> **Raw data**
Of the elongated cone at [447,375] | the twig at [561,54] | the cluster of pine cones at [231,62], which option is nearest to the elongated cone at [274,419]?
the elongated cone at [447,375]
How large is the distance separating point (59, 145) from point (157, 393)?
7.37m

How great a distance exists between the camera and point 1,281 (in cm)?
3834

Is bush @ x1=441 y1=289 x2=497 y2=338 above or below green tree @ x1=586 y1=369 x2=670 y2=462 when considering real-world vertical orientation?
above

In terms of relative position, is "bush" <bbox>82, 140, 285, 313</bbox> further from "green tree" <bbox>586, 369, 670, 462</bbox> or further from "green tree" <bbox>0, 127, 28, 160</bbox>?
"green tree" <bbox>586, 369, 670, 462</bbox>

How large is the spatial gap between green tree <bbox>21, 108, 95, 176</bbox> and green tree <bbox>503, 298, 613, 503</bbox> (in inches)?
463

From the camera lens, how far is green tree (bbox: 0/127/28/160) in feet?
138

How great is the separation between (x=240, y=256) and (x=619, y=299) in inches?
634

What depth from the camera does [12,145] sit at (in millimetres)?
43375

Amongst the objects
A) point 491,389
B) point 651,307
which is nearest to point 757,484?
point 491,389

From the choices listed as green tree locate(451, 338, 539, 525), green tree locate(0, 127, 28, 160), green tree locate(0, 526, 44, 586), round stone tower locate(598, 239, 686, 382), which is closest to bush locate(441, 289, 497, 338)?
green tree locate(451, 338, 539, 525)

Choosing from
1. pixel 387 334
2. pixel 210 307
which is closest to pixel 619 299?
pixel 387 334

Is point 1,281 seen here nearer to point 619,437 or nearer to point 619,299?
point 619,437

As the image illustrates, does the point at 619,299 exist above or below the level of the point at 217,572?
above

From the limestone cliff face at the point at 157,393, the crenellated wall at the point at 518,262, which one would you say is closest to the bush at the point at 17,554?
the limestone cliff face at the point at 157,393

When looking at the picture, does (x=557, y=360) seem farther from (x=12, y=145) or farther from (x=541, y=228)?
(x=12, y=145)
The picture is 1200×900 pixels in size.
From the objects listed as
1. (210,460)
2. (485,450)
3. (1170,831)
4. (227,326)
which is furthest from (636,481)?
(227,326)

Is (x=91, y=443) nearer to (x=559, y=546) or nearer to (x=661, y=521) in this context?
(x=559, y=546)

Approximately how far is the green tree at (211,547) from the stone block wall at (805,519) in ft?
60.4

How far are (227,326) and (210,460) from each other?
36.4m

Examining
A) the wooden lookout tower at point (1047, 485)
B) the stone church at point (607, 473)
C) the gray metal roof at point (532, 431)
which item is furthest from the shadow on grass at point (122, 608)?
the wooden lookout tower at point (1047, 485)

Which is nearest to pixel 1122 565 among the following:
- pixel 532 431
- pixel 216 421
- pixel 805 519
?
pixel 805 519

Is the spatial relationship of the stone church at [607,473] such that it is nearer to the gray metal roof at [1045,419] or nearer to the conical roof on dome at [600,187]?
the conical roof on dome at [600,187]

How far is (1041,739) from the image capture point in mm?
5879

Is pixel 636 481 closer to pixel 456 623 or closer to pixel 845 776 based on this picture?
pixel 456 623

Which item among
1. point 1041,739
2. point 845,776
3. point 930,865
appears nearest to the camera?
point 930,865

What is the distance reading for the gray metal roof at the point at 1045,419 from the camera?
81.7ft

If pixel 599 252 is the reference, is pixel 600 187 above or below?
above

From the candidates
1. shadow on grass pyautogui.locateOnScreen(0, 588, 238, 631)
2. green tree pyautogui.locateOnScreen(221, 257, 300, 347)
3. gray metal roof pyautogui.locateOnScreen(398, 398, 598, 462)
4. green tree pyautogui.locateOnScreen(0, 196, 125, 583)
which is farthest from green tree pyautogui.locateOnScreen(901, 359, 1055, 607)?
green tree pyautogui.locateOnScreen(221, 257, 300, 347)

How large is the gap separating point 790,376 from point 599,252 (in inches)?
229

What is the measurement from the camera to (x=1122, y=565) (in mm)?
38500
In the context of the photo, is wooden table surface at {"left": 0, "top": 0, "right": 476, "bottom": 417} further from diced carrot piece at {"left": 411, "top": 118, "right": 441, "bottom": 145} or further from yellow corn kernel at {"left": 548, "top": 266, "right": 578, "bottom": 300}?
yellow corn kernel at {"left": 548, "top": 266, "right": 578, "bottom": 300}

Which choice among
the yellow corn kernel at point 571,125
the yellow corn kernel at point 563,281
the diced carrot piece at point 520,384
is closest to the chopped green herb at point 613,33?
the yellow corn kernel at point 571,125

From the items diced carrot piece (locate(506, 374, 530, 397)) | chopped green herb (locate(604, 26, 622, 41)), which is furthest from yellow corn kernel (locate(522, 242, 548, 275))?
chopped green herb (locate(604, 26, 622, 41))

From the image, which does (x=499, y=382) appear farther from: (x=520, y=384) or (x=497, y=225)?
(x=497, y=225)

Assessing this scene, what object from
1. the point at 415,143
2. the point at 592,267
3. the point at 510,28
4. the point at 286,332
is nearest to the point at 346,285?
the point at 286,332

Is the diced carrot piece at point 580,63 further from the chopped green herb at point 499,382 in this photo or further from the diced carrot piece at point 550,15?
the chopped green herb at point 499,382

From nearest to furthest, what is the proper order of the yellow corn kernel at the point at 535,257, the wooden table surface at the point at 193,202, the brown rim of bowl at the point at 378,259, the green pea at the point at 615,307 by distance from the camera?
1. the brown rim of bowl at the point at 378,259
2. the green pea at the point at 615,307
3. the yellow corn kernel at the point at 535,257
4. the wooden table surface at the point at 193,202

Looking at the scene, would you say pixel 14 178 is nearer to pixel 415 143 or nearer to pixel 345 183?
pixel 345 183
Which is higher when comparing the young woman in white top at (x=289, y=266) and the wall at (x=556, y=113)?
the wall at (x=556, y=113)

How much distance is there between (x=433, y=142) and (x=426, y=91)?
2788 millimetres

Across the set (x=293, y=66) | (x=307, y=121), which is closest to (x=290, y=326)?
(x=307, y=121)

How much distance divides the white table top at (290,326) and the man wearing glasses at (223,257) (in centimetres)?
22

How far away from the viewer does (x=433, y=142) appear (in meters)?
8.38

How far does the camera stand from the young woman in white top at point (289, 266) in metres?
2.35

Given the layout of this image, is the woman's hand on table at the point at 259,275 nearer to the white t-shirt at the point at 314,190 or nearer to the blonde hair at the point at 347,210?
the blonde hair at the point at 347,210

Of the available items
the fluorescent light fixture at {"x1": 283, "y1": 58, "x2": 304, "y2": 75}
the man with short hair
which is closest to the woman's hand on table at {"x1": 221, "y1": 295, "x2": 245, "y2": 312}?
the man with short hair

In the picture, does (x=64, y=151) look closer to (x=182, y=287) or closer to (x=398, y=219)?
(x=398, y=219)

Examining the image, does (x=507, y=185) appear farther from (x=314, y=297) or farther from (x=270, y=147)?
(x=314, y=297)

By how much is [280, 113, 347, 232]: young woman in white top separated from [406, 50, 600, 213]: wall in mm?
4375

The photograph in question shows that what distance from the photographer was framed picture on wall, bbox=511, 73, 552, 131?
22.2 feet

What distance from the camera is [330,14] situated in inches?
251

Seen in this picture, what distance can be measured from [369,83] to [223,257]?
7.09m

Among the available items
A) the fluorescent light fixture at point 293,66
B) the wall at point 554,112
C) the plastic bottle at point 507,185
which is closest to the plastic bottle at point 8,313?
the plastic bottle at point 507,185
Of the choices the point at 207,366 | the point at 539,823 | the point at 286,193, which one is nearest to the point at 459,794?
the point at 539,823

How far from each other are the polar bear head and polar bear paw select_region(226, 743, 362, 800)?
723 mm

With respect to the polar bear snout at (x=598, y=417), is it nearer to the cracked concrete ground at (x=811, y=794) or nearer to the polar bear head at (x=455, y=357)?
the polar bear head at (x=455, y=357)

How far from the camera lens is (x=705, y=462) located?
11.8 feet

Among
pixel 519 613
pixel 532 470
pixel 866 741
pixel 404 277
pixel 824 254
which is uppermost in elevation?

> **Task brief**
Print from the line containing "Among the available items" to the last line above, exactly as written.

> **Response to this task**
Among the available items
A) the fluorescent light fixture at point 293,66
B) the wall at point 554,112
C) the plastic bottle at point 507,185
which is closest to the plastic bottle at point 8,313?
the plastic bottle at point 507,185
Of the choices the point at 207,366 | the point at 539,823 | the point at 286,193, which one is nearest to the point at 459,794?
the point at 539,823

How far from each other are the polar bear head and polar bear paw select_region(226, 743, 362, 800)?
723 mm

With respect to the polar bear snout at (x=598, y=417), is it nearer to the cracked concrete ground at (x=811, y=794) or nearer to the polar bear head at (x=455, y=357)?
the polar bear head at (x=455, y=357)

How far from the camera lens is (x=705, y=462) located?
11.8 feet

Among
pixel 519 613
pixel 532 470
pixel 866 741
pixel 404 277
pixel 824 254
which is uppermost in elevation?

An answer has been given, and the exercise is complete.